Le couple de réalisateurs joue sur des effets d’ellipse appuyés, comme pour dire que, malgré le temps qui passe, rien ne change. À cet égard, on ressent ici l’influence du cinéma de Mike Leigh, notamment de son inoubliable Another Year. Une dizaine d’année plus tard, nous découvrons Mona en couple avec Louis (Valentijn Dhaenens), un écrivain de 13 ans son aîné, le genre d’homme qui monopolise la conversation, dont les problèmes et les états d’âme sont bien plus importants que les siens. À côté de lui, Mona n’existe pas. Et si le commun des mortels peut voir Louis pour ce qu’il est, c’est-à-dire un imbuvable pervers narcissique, pour rester poli (et un connard égocentrique pour parler franchement), Mona, elle, subit encore et toujours ses reproches injustifiés. Louis prend sa prétendue fragilité et ses drames familiaux comme prétextes pour se comporter en salaud, justifiant ses manquements en tant que compagnon par les exigences de son « important » métier. Les rares fois où la conversation tourne autour de Mona et pas du nombril de Louis, il fait en sorte de tout ramener à lui. Il ira jusqu’à accuser Mona de le suffoquer, alors qu’elle lui demande simplement de venir rendre visite à son père hospitalisé. Rarement la masculinité toxique, terme très à la mode, a-t-elle été aussi bien illustrée à l’écran. Pourtant, Mona finit toujours par s’excuser…

Mona ne joue pas de rôle, elle se soucie réellement du bien-être de ceux qui l’entourent, alors qu’ils ne pensent qu’à eux-mêmes et la relèguent au rang de simple « meuble », sans jamais admettre ou comprendre qu’elle leur est indispensable.
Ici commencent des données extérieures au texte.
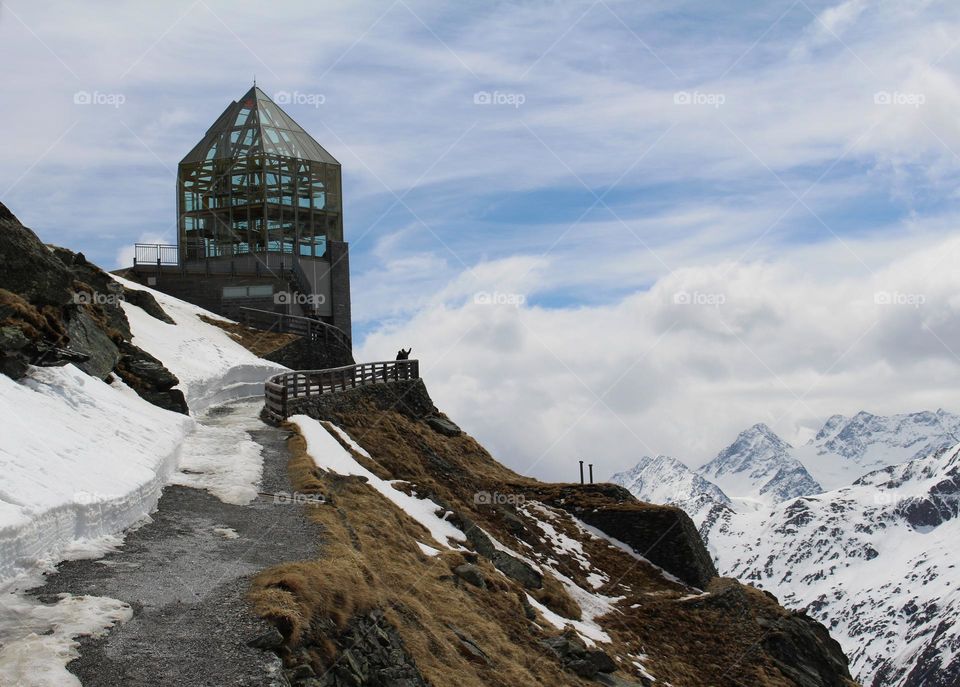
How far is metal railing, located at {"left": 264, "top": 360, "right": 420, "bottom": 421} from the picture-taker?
33.2m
Au point où, comble de l’hypocrisie, on lui fait un jour le reproche d’être « toujours en train de jouer à celle qui pense aux autres ! » La patience de Mona a-t-elle des limites ? Restera-t-elle cette figure de martyr ? Finira-t-elle par comprendre que sa culpabilité vis-à-vis des petits malheurs de ses proches n’a pas le moindre sens et que ses problèmes à elle ne doivent pas forcément passer en derniers ?

 

Kom hier dat ik u kus (Becoming Mona) de Sabine Lubbe Bakker, Niels van Koevorden

 

Portrait émouvant et ô combien révoltant d’une sainte évoluant au milieu d’un nid de relations toxiques qui la détruisent à petit feu, Becoming Mona est également une belle leçon de dignité. Sabine Lubbe Bakker et Niels van Koevorden ont le bon goût et l’élégance de ne pas résoudre l’histoire de leur anti-héroïne avec une pirouette bien emballée pour venger les injustices, préférant suivre la logique interne du personnage, dans le silence, plutôt que de s’adonner à un happy-end hors de propos. Voilà donc un premier film flamand dont l’austérité, une fois n’est pas coutume, n’est pas une pose auteuriste, mais le résultat de l’observation aigüe d’une femme effacée que l’on aurait juste envie de consoler parce que personne d’autre ne le fera.